4.Institutional Rivalry – If the story of the American Revolution requires reaching back into colonial times and forward into the early Republic, the antebellum period, and the Civil War, then what does this mean for the academic entities which already have carved out those time periods as their turf?

As can be seen there was plenty of food for thought for the themes raised in the conference for me personally as well as for possible future conferences.

 

3 thoughts on “American Revolution Reborn: Part II

  1. One of the very important aspects of the American War for Independence that receives very little consideration was that it was fought on an international scale beyond the borders of the 13 colonies, Spain’s involvement for instance is given very short short shrift in histories of the American Revolution. Bernardo Galvez’s defeat of British forces in the Mississippi Valley and the Gulf Coast prevented the British from attacking the Americans from the West and from consolidating British strength in the South. Other battles between the Spanish and the British Occured in the then Spanish Mid West. Spanish garrisons in the Louisiana region repelled attacks from British units and the latter’s Indian allies in the Battle of Saint Louis in 1780. A year later, a detachment travelled through present-day Illinois and took Fort St. Joseph in the modern state of Michigan Meanwhile, Spain’s siege of Gibraltar though not ultimately successful, tied the British Navy down in the Mediterranean. This was the largest action fought during the war in terms of numbers, particularly the Grand Assault of 18 September 1782. At three years and seven months, it is the longest siege endured by the British Armed Forces. Then there was he combined Franco-Spanish invasion of Minorca in 1781. It met with more success; Menorca surrendered the following year, and again, this kept the British Navy close to home. The extent of other Spanish aid to the American in terms of money lent and given is often understated. The fictitious Franco-Spanish Hortalez & Co based in Paris that was a conduit for money and war aid to the Americans is somewhat better known. However, the House of Gardoqui, based in Bilbao, Spain did much more. It supplied the patriots with 215 bronze cannon – 30,000 muskets – 30,000 bayonets – 51,314 musket balls – 300,000 pounds of powder – 12,868 grenades – 30,000 uniforms – and 4,000 field tents during the war. I believe that overall, Spanish aid in terms of money and supplies exceeded that of the French and Spanish ports in the Americas and in Spain itself were havens for American ships. Currently I am researching the list of men imprisoned on British ships in New York harbor and I have found dozens of name that seem to be Spanish. I am curious as to how these men were Spanish immigrants who fought in American units or Spanish sailors oo soldiers captured in Battles with the British elsewhere. Any clues, leads etc would be appreciated.
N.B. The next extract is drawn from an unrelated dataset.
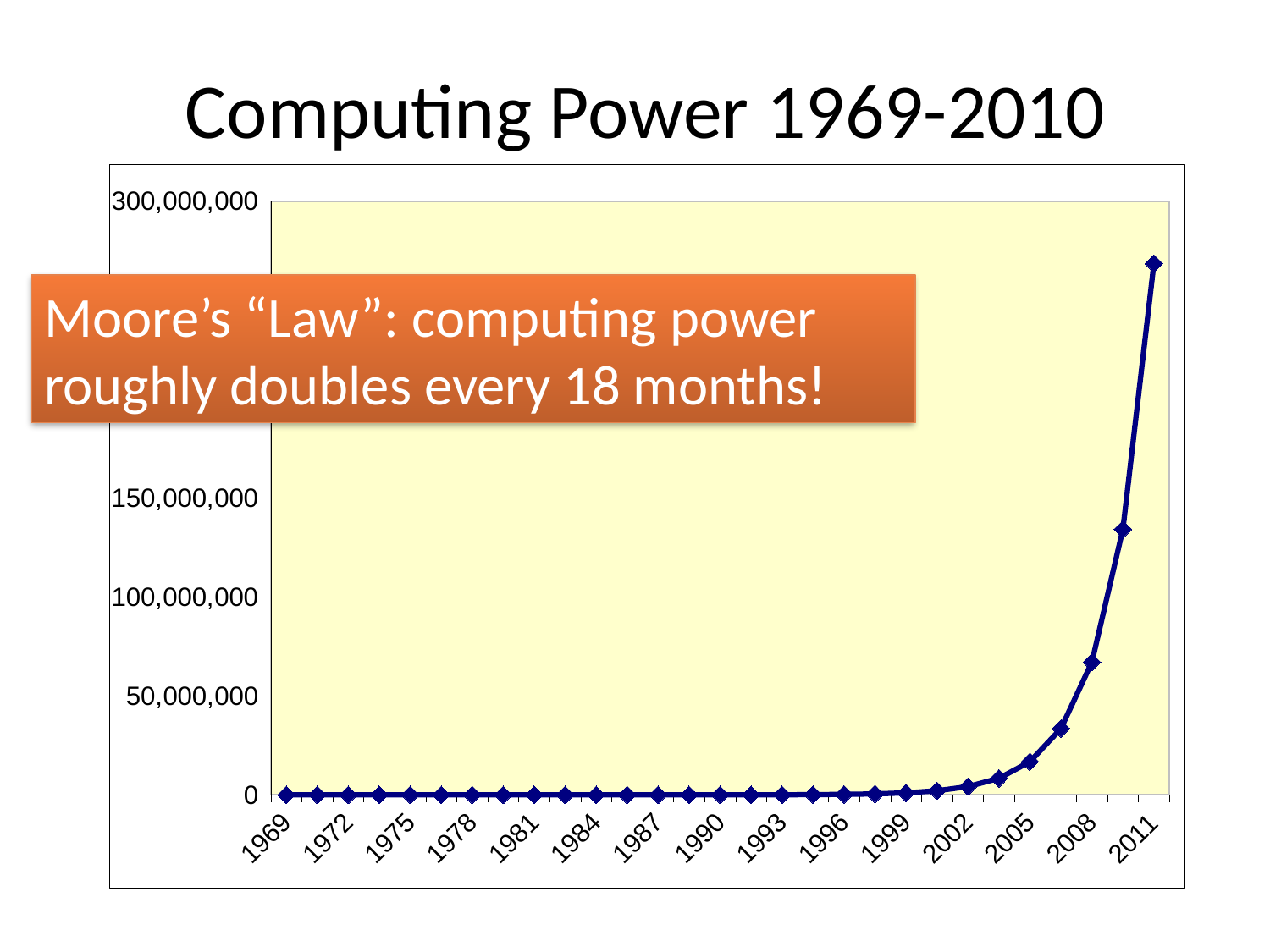
Which year has the highest computing power value on the chart? 2011 Do the values generally rise or fall from 1969 to 2011? rise What kind of chart is shown on the slide? line chart What is the highest value shown on the y axis? 300,000,000 Is the value for 2011 greater or less than 150,000,000? greater How many year labels are shown on the x axis? 15 Is the value for 2008 greater or less than 50,000,000? greater What is the title of the chart? Computing Power 1969-2010 Is the value for 2005 greater or less than 50,000,000? less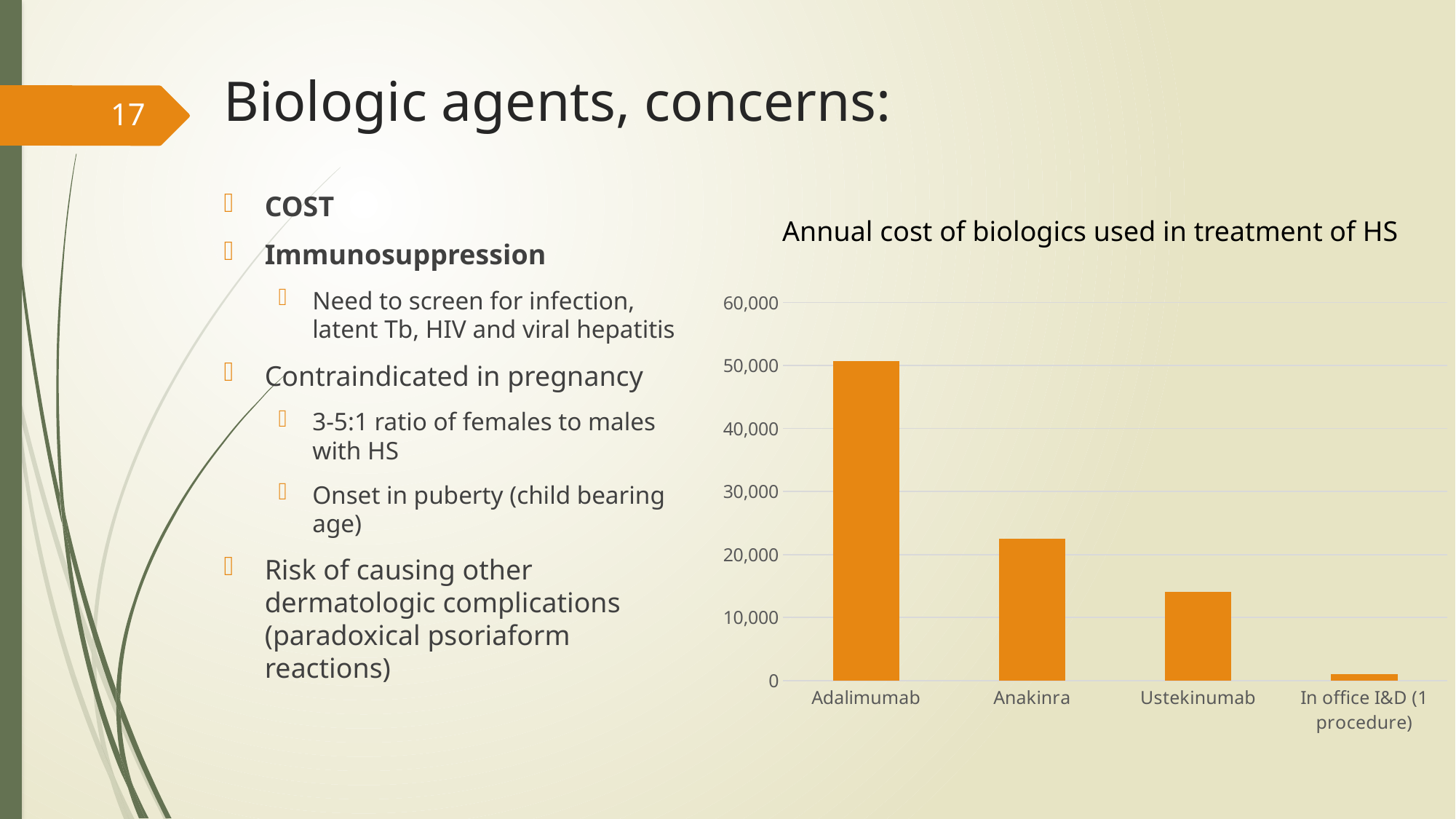
How many categories are shown on the x axis of the chart? 4 Is the value for Adalimumab greater or less than 40,000? greater Which has a higher annual cost, Anakinra or Ustekinumab? Anakinra Is the value for Ustekinumab greater or less than 20,000? less Which has a higher annual cost, Adalimumab or Anakinra? Adalimumab What type of chart is shown on the slide? bar chart Do the bar values rise or fall from left to right along the x axis? fall Is the value for Anakinra greater or less than 20,000? greater Which category has the highest annual cost in the chart? Adalimumab What is the title of the chart? Annual cost of biologics used in treatment of HS Which category has the lowest annual cost in the chart? In office I&D (1 procedure)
  2. Hi Peter, Richard Salazar here.

    I believe we met years ago at Fort Ti. As a Native American presenter and historical re-enactor of both the French and Indian War and the American Revolution here in Northern NY I would like to see a presentation of Native involvement during the Am Rev period. This should include the Iroquois, Sir William Johnson, the councils held with the Iroquois, Canadian tribes, and the subsequent results upon the native people and leading to the eventual reservation process.